» Brief
Retype the records below word for word, leaving the pictures out of the answer.

» Information supplied
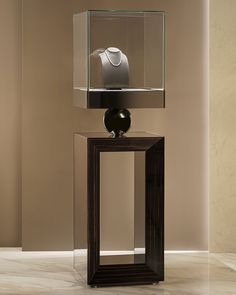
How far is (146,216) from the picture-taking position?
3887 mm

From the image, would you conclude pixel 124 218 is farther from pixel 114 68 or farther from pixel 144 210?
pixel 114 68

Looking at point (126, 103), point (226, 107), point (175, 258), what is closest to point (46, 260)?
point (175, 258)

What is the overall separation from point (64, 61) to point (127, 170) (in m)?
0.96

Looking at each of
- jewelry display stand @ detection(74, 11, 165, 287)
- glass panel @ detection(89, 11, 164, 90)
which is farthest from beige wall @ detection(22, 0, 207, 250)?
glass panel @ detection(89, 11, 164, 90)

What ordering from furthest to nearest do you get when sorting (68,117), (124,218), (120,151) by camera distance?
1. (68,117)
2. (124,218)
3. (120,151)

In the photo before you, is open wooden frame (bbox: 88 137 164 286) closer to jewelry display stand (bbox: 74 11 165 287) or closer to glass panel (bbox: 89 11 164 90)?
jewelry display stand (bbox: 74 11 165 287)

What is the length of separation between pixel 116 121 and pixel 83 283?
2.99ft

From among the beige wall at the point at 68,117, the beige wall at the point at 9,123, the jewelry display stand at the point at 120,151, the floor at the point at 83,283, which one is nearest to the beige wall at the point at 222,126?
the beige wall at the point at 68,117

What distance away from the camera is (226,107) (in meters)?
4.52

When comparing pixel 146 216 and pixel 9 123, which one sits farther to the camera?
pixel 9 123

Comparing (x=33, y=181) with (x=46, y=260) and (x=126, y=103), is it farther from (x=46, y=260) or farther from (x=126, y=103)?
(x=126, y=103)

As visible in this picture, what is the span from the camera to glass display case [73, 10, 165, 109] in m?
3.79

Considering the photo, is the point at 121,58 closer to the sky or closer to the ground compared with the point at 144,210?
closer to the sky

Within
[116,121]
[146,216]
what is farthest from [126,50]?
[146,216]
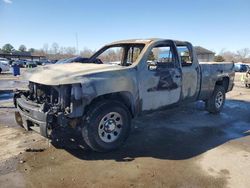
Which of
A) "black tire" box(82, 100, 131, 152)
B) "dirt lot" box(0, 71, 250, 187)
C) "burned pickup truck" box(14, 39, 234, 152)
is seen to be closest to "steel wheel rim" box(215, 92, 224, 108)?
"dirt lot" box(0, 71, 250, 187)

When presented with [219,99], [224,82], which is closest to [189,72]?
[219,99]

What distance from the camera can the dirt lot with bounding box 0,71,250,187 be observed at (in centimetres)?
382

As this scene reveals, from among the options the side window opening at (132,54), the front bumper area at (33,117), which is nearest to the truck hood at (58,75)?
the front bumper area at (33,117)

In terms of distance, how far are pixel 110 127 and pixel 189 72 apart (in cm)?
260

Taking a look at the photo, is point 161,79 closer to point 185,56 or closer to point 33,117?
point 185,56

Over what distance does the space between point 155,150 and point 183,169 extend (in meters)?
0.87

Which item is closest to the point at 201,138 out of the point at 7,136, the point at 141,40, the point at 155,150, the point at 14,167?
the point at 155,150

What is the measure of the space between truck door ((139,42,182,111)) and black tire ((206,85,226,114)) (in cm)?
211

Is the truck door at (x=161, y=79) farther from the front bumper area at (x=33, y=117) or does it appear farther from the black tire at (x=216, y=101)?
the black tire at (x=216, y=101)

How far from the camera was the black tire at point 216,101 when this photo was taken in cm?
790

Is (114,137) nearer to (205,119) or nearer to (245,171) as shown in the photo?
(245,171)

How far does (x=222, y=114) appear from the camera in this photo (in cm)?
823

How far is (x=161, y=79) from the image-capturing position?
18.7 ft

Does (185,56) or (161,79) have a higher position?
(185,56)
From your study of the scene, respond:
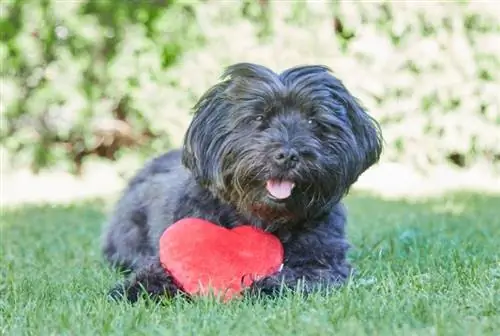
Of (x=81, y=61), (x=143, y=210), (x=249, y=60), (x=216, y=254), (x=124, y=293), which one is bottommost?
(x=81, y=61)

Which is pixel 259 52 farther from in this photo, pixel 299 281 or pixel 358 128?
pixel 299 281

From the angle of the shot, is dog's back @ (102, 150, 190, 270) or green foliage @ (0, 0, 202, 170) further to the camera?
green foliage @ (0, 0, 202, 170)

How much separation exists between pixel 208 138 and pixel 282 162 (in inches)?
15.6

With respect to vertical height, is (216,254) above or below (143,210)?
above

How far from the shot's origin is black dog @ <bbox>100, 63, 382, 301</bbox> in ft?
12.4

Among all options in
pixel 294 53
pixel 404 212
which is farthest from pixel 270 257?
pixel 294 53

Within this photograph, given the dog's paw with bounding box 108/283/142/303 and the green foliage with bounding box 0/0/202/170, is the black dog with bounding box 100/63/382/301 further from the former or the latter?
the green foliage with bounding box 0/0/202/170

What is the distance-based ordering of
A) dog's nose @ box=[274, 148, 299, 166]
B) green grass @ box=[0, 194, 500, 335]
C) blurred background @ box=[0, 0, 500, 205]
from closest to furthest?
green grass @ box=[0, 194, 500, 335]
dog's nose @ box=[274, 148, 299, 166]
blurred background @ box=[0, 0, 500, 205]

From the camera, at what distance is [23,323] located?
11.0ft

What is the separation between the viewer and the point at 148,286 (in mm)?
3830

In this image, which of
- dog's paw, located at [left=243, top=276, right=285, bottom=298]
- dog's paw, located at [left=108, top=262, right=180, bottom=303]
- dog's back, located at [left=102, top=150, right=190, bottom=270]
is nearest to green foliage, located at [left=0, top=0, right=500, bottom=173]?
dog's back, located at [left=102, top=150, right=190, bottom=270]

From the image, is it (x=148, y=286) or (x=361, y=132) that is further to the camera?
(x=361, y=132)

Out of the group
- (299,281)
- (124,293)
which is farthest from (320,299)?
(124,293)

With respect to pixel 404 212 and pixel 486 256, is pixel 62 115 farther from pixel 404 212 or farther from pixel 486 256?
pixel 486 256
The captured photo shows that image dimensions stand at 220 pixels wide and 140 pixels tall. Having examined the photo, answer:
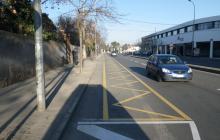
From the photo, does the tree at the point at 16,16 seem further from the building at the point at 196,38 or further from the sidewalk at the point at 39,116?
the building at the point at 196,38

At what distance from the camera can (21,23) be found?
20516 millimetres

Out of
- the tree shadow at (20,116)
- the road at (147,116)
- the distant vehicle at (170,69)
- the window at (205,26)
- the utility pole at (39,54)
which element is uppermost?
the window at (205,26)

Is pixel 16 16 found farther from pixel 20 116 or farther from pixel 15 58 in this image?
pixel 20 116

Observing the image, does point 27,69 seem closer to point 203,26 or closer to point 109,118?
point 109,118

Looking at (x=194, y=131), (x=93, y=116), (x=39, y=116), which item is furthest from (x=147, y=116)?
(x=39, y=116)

» Written response
How far is (146,216) from the picture-taking position?
3887 mm

From the image, would you conclude pixel 124 218 is farther from pixel 114 68 or farther from pixel 144 210?
pixel 114 68

Looking at point (126, 103), point (226, 107), point (175, 258), what is closest to point (46, 260)?
point (175, 258)

What is the overall separation from point (64, 61) to point (127, 170) (in m)?
0.96

Looking at each of
- jewelry display stand @ detection(74, 11, 165, 287)
- glass panel @ detection(89, 11, 164, 90)
which is farthest from beige wall @ detection(22, 0, 207, 250)?
glass panel @ detection(89, 11, 164, 90)

What ordering from furthest to nearest do you get when sorting (68,117), (124,218), (120,151) by camera distance?
1. (68,117)
2. (124,218)
3. (120,151)

In the photo before you, is open wooden frame (bbox: 88 137 164 286) closer to jewelry display stand (bbox: 74 11 165 287) or closer to glass panel (bbox: 89 11 164 90)?
jewelry display stand (bbox: 74 11 165 287)

What is the length of separation between pixel 116 121 and pixel 83 283?
2.99ft

From among the beige wall at the point at 68,117, the beige wall at the point at 9,123, the jewelry display stand at the point at 120,151, the floor at the point at 83,283, which one is nearest to the beige wall at the point at 222,126?
the beige wall at the point at 68,117

What distance away from the camera is (226,107) (in meters)?
4.52

When comparing pixel 146 216 and pixel 9 123, which one sits farther to the camera?
pixel 9 123

Comparing (x=33, y=181) with (x=46, y=260) and (x=126, y=103), is it farther from (x=46, y=260) or farther from (x=126, y=103)?
(x=126, y=103)

As visible in this picture, what is the span from the camera to glass display case [73, 10, 165, 109] in m?
3.79

Considering the photo, is the point at 121,58 closer to the sky or closer to the ground compared with the point at 144,210?
closer to the sky

Within
[116,121]
[146,216]
what is farthest from [126,50]?
[146,216]
Which of
A) "black tire" box(82, 100, 131, 152)
B) "dirt lot" box(0, 71, 250, 187)
C) "burned pickup truck" box(14, 39, 234, 152)
is seen to be closest to "steel wheel rim" box(215, 92, 224, 108)?
"dirt lot" box(0, 71, 250, 187)

When presented with [219,99], [224,82], which is closest to [189,72]?
[219,99]

What distance from the camera can the dirt lot with bounding box 0,71,250,187 be observed at (in centimetres)?
382

As this scene reveals, from among the options the side window opening at (132,54), the front bumper area at (33,117), which is nearest to the truck hood at (58,75)?
the front bumper area at (33,117)

In terms of distance, how far are pixel 110 127 and pixel 189 72 apart (in cm)?
260

Taking a look at the photo, is point 161,79 closer to point 185,56 or closer to point 33,117?
point 185,56

Over what distance does the space between point 155,150 and point 183,169 extend (in meters)?
0.87

Which item is closest to the point at 201,138 out of the point at 7,136, the point at 141,40, the point at 155,150, the point at 14,167?
the point at 155,150

What is the measure of the space between truck door ((139,42,182,111)) and black tire ((206,85,226,114)) (in cm)?
211

Is the truck door at (x=161, y=79) farther from the front bumper area at (x=33, y=117) or does it appear farther from the black tire at (x=216, y=101)?
the black tire at (x=216, y=101)

How far from the camera was the black tire at point 216,101 when this photo was taken in cm?
790

Is (114,137) nearer to (205,119) or nearer to (245,171) as shown in the photo?
(245,171)

How far does (x=222, y=114) appear from the camera in this photo (in cm)?
823

How far is (x=161, y=79) from the image-capturing position?
18.7 ft

Does (185,56) or (161,79) have a higher position?
(185,56)
From your study of the scene, respond:
Of (x=81, y=61), (x=143, y=210), (x=249, y=60), (x=216, y=254), (x=124, y=293), which one is bottommost?
(x=81, y=61)

Which is pixel 259 52 farther from in this photo, pixel 299 281 or pixel 358 128?
pixel 299 281

From the angle of the shot, is dog's back @ (102, 150, 190, 270) or green foliage @ (0, 0, 202, 170) further to the camera?
green foliage @ (0, 0, 202, 170)

How much separation exists between pixel 208 138 and pixel 282 162 (in inches)?
15.6

With respect to vertical height, is (216,254) above or below (143,210)?
above

How far from the shot's origin is black dog @ <bbox>100, 63, 382, 301</bbox> in ft?
12.4

Among all options in
pixel 294 53
pixel 404 212
which is farthest from pixel 270 257?
pixel 294 53

Within this photograph, given the dog's paw with bounding box 108/283/142/303 and the green foliage with bounding box 0/0/202/170, is the black dog with bounding box 100/63/382/301 further from the former or the latter?
the green foliage with bounding box 0/0/202/170

What is the distance-based ordering of
A) dog's nose @ box=[274, 148, 299, 166]
B) green grass @ box=[0, 194, 500, 335]
C) blurred background @ box=[0, 0, 500, 205]
from closest to furthest?
green grass @ box=[0, 194, 500, 335]
dog's nose @ box=[274, 148, 299, 166]
blurred background @ box=[0, 0, 500, 205]

From the camera, at what distance is [23,323] located?
11.0ft

What is the separation between the viewer and the point at 148,286 (in mm)?
3830

In this image, which of
- dog's paw, located at [left=243, top=276, right=285, bottom=298]
- dog's paw, located at [left=108, top=262, right=180, bottom=303]
- dog's back, located at [left=102, top=150, right=190, bottom=270]
is nearest to green foliage, located at [left=0, top=0, right=500, bottom=173]?
dog's back, located at [left=102, top=150, right=190, bottom=270]

From the image, is it (x=148, y=286) or (x=361, y=132) that is further to the camera?
(x=361, y=132)

Out of the group
- (299,281)
- (124,293)
which is farthest from (320,299)?
(124,293)

With respect to pixel 404 212 and pixel 486 256, is pixel 62 115 farther from pixel 404 212 or farther from pixel 486 256?
pixel 486 256
The captured photo shows that image dimensions stand at 220 pixels wide and 140 pixels tall. Having examined the photo, answer:
From the photo, does the tree at the point at 16,16 seem further from the building at the point at 196,38 or further from the sidewalk at the point at 39,116?
the building at the point at 196,38

At what distance from the camera can (21,23) be found?
20516 millimetres

Out of
- the tree shadow at (20,116)
- the road at (147,116)
- the distant vehicle at (170,69)
- the window at (205,26)
- the utility pole at (39,54)
which element is uppermost?
the window at (205,26)

Is pixel 16 16 found farther from pixel 20 116 or farther from pixel 15 58 in this image?
pixel 20 116

Observing the image, does point 27,69 seem closer to point 203,26 or closer to point 109,118?
point 109,118

Looking at (x=194, y=131), (x=93, y=116), (x=39, y=116), which item is furthest from (x=147, y=116)?
(x=39, y=116)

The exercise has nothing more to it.